### [EXTRACT TO READ]
[SalesForce] find duplicate records based on multiple fields

I have a large amount of duplicate records (25.000) in an even larger table (250.000 records). I've done the detection using the reporting function. The criteria I used to detect the duplicates were 3 fields (unique account identifier, unique user identifier and date). Based on a list of criteria, I would like to either merge or delete these records. I've got a handle on the logic associated with the merging and the deleting but what I'm having trouble with is defining the duplicate detection process.

I'm looking at either creating a custom object to take care of the detection or dumping the records into an SQL database and taking care of it offline. Any thoughts on which one of the two is the best approach?

Edit:

After reading the first comment, I think the more appropriate question would be "How do I approach the problem in SOQL".

The object I'm working with is the Event object and I'm really only looking at the standard fields, AccountId, OwnerId and ActivityDate. From what I've found online, there's no easy way to find records that have the same value for these three fields. I think it could be accomplished by nesting SOQL queries but I'd like to use a different approach if at all possible.

Best Answer

This could be base of your query for duplicates:

SELECT COUNT(Id), AccountId, OwnerId, ActivityDate
FROM Event
GROUP BY AccountId, OwnerId, ActivityDate
ORDER BY COUNT(Id) DESC
LIMIT 10

Don't run it yet! It's very likely to timeout and I can imagine it having serious performance issues.

This version is bit better (and it returns the earliest Event that matches the conditions):

SELECT MIN(Id) oldest, COUNT(Id), AccountId accId, OwnerId userId, ActivityDate d
FROM Event
WHERE AccountId != null AND ActivityDate = THIS_MONTH
GROUP BY AccountId, OwnerId, ActivityDate
HAVING COUNT(Id) > 1
ORDER BY COUNT(Id) DESC
LIMIT 10

Keep tweaking it till you're happy it can run in reasonable time. Make the WHERE clause selective, maybe increase the HAVING... The MIN(Id) is an idea for the "winner" record. Maybe you'll decide that newest one should win. Maybe you'll build something that asks the user to decide...

Anyway. Let's say that "earliest" Id will be a winner (come to thing about it, we probably shouldn't count in Id's being sequential...).


So you have List<AggregateResult> which you can use to make the detailed query for all Events:

// Id oldestEvent = (Id) results[0].get('oldest');
Id accId = (Id) results[0].get('accId'), userId = (Id) results[0].get('userId');
DateTime actDate = (DateTime) results[0].get('d');

Use these to build SELECT ... FROM Event WHERE AccountId = :accId AND ... (optionally AND Id != oldestEvent if you want to skip my "winner". Or sort them by CreatedDate / ActivityDate DESC if you want to be sure the record you want is first in the result set.

The standard merge statement works only on Accounts, Contacts and Leads. I think you'll have to delete them with your own code, deciding which values to keep in the winner, which should just go... Luckily we can't make lookups to Events so at least you don't have to worry about relationships...

### [HOW TO COMPLETE THIS TASK]
Copy the stretch of the Salesforce duplicate-records thread from "This version is" through "Id's being sequential...)." word for word.

### [SUPPLIED INFORMATION]
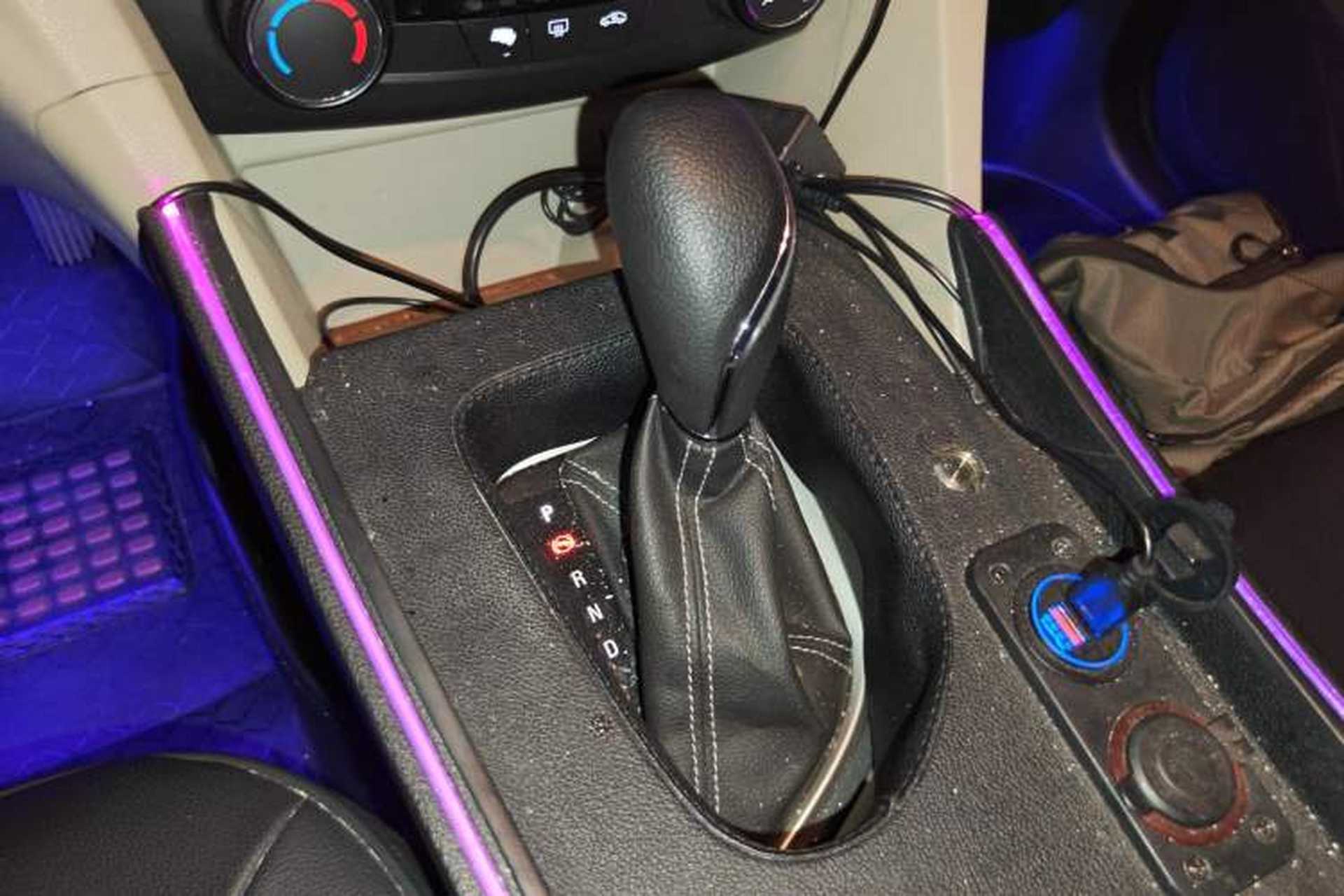 Used Buick GT 2015 15N Automatic Elite Version Gear Lever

### [SOLUTION BELOW]
This version is bit better (and it returns the earliest Event that matches the conditions):

SELECT MIN(Id) oldest, COUNT(Id), AccountId accId, OwnerId userId, ActivityDate d
FROM Event
WHERE AccountId != null AND ActivityDate = THIS_MONTH
GROUP BY AccountId, OwnerId, ActivityDate
HAVING COUNT(Id) > 1
ORDER BY COUNT(Id) DESC
LIMIT 10

Keep tweaking it till you're happy it can run in reasonable time. Make the WHERE clause selective, maybe increase the HAVING... The MIN(Id) is an idea for the "winner" record. Maybe you'll decide that newest one should win. Maybe you'll build something that asks the user to decide...

Anyway. Let's say that "earliest" Id will be a winner (come to thing about it, we probably shouldn't count in Id's being sequential...).